Technology throughout history has connected the dots along the path of least resistance—and the next couple dots are already in the pipeline. Without question, technology will eventually achieve its goal of reducing the physical work required for mankind to survive to zero. Meanwhile, your alter ego—your biological self, sadly abandoned in its own, estranged, parallel universe—is incrementally pushed to the brink of adaptive inertia, a bleak state of affairs culminating in a myriad of recently popular diseases. These disease conditions are physical manifestations of imbalances, imbalances that are devilishly spawned in technology’s crucible: the biological consequences come to roost as obesity, diabetes, cardiovascular disease, arthritis, osteoporosis, cancer, dementia, depression, and—heaven forbid—"generalized anxiety disorder" or other innovative "syndromes" of unknown precedent.

Sooner or later, technology will bring you everything you want, but at a cost of everything you need: the biological consequences of technological divergence create the need for medical heroics. You know how that works: sand into computer chips, molecules into drugs, and genes into designer life forms—a clever means of morphing one shadow into another while robbing Peter to pay Paul.

#### RECORD EXCERPTS

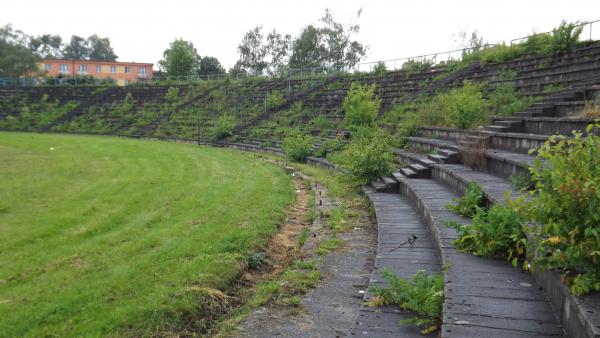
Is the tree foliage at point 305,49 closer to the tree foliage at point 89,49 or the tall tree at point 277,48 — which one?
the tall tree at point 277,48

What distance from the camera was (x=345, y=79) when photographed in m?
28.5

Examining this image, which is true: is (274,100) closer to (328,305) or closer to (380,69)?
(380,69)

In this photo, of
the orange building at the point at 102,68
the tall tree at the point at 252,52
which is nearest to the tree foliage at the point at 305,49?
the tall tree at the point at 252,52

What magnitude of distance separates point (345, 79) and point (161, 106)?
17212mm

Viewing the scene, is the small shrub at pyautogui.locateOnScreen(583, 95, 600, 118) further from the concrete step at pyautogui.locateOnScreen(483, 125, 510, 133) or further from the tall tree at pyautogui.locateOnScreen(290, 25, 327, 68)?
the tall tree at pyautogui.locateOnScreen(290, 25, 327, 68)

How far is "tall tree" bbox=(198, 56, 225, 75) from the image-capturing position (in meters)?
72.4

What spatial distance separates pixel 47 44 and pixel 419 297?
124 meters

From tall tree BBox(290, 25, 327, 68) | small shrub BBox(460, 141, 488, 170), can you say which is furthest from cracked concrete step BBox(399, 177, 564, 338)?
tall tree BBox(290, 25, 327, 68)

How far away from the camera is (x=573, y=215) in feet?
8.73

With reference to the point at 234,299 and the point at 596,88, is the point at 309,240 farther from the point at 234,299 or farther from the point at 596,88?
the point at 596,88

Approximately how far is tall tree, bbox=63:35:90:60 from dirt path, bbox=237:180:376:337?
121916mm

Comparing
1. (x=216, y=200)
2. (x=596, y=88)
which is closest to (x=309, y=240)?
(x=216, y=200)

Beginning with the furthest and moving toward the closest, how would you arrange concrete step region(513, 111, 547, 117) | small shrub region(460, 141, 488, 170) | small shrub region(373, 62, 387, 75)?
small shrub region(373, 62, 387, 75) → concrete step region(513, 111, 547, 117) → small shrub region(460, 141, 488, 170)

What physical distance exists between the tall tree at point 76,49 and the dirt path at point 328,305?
---
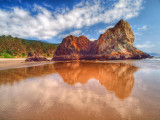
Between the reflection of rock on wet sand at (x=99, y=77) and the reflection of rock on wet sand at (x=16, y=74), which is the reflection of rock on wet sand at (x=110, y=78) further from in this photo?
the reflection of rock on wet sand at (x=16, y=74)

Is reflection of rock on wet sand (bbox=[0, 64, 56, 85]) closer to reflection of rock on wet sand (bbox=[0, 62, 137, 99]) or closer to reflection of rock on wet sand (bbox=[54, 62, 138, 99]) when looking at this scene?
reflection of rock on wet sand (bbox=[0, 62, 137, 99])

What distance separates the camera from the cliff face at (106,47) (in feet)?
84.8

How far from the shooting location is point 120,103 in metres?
==
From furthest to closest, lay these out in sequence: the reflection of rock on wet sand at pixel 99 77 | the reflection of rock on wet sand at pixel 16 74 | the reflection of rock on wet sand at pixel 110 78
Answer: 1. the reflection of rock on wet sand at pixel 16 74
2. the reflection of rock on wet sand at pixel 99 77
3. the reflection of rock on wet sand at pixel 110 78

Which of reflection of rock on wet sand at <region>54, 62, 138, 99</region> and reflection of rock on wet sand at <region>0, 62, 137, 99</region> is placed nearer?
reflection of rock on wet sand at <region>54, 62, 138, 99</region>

#### TASK DIRECTIONS
In the passage on technology and health, what will technology eventually reduce to zero? Nothing in the records is needed here.

#### EXERCISE ANSWER
The physical work required for mankind to survive.